You will be happy to know that the ULHPC School 2020 is definitively scheduled on Dec. 15-16, 2020. It will be performed in an hybrid teaching mode and we will soon open the registration portal with more details together with the definitive program.

Migration to Service Now

As announced, the migration of the HPC support tickets to Service Now, is effective since Monday, Oct 5, 2020. We thus kindly ask you to use https://hpc.uni.lu/support to quickly access the HPC catalog on the Service Now portal, and thus to stop using the ULHPC Tracker portal which will be decommissioned after 8 years of service.

Newcomers

Finally, you may have followed several changes in the compositon of HPC team since the beginning of the year.
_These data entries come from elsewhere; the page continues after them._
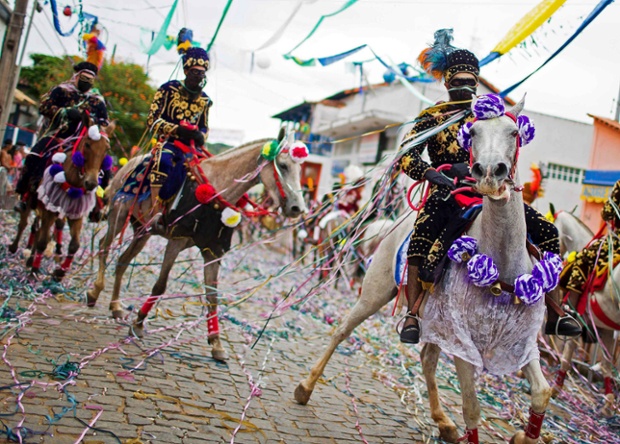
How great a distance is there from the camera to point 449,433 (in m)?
4.68

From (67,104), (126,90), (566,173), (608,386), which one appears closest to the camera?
(608,386)

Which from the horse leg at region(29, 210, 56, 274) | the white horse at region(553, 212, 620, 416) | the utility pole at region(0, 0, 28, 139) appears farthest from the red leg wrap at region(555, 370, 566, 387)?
the utility pole at region(0, 0, 28, 139)

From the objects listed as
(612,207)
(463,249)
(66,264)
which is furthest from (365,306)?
(66,264)

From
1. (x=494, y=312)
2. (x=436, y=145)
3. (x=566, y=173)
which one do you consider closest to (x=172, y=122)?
(x=436, y=145)

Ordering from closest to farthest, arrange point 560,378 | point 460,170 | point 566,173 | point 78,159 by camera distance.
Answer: point 460,170 → point 560,378 → point 78,159 → point 566,173

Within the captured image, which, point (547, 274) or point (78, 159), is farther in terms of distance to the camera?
point (78, 159)

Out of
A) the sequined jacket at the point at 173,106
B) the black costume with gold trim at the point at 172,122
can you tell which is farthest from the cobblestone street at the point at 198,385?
the sequined jacket at the point at 173,106

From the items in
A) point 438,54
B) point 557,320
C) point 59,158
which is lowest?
point 557,320

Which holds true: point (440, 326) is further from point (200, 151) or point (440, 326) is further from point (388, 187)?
point (200, 151)

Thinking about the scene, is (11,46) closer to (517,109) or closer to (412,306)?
(412,306)

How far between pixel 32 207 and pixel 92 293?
2085 mm

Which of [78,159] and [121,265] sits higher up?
[78,159]

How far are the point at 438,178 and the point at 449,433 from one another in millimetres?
2104

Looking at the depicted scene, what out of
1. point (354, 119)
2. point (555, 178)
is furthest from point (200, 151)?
point (354, 119)
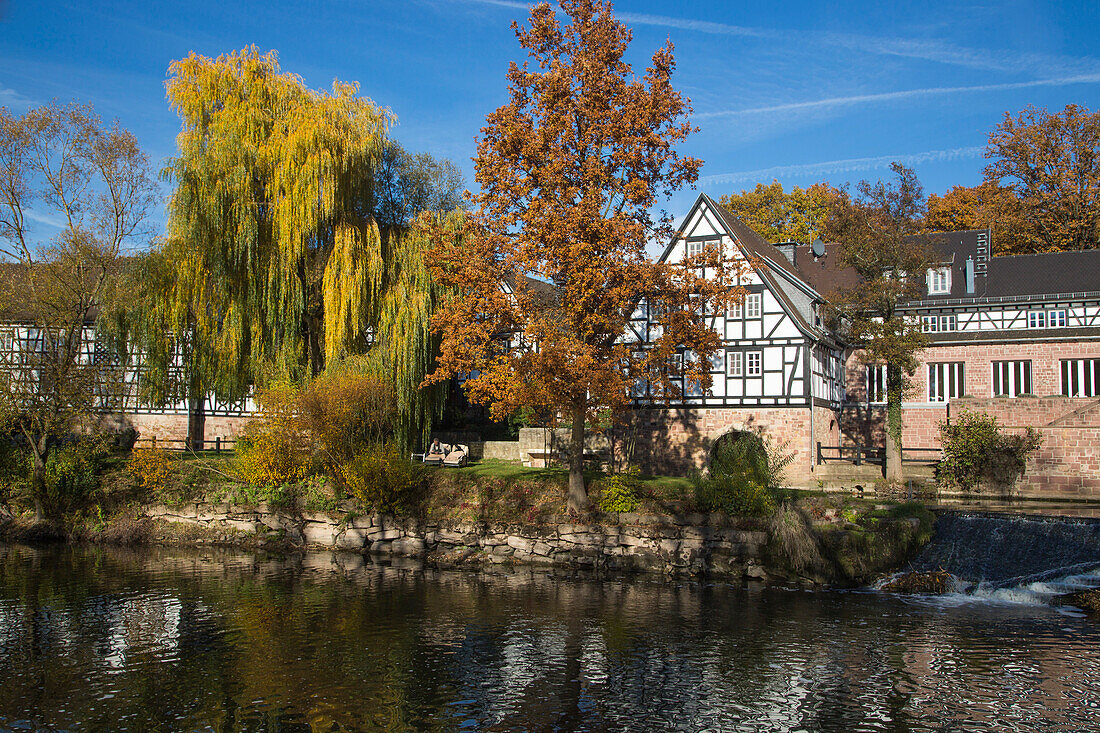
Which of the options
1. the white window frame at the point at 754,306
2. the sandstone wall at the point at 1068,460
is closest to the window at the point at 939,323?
the sandstone wall at the point at 1068,460

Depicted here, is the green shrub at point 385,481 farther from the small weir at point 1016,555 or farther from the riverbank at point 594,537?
the small weir at point 1016,555

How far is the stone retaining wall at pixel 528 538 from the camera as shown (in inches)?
714

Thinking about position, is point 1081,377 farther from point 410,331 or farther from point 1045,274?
point 410,331

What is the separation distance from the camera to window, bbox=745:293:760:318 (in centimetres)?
2789

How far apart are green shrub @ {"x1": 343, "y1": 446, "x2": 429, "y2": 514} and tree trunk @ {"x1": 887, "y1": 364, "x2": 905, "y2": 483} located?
14.3 meters

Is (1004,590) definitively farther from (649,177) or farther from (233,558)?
(233,558)

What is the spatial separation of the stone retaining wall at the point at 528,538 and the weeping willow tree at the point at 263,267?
3.07 meters

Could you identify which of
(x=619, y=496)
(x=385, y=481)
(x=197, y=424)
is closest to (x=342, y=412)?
(x=385, y=481)

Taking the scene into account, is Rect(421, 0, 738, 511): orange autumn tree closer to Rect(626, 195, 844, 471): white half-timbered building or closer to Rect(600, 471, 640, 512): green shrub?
Rect(600, 471, 640, 512): green shrub

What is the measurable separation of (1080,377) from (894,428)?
10.0 meters

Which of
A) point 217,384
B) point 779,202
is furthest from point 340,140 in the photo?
point 779,202

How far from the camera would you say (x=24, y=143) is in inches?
931

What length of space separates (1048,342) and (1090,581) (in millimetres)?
18886

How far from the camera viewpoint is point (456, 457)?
23.6m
With regards the recent arrivals, we are happy to welcome:

  • Mr Teddy Valette and Mr Abatcha Olloh, who joined us as Infrastructure and HPC Architect Engineers in September;
  • Mrs Arlyne Moinier-Vandeventer, which will start as Project Manager to coordinate for the University the EuroHPC Competence Center (EuroCC) on October 15, 2020.
  • Dr. Loizos Koutsantonis, which will also start soon as PostDoctoral researcher for the EuroCC project. Note that the second Postdoc position tied to EuroCC is fullfilled and the selected candidate will be announced in due time later this year.

While on HR aspects, be aware that we have currently 3 open Postdoc positions in HPC/HPDA - kindly forward the information to your network if you are aware of potentially interested candidates.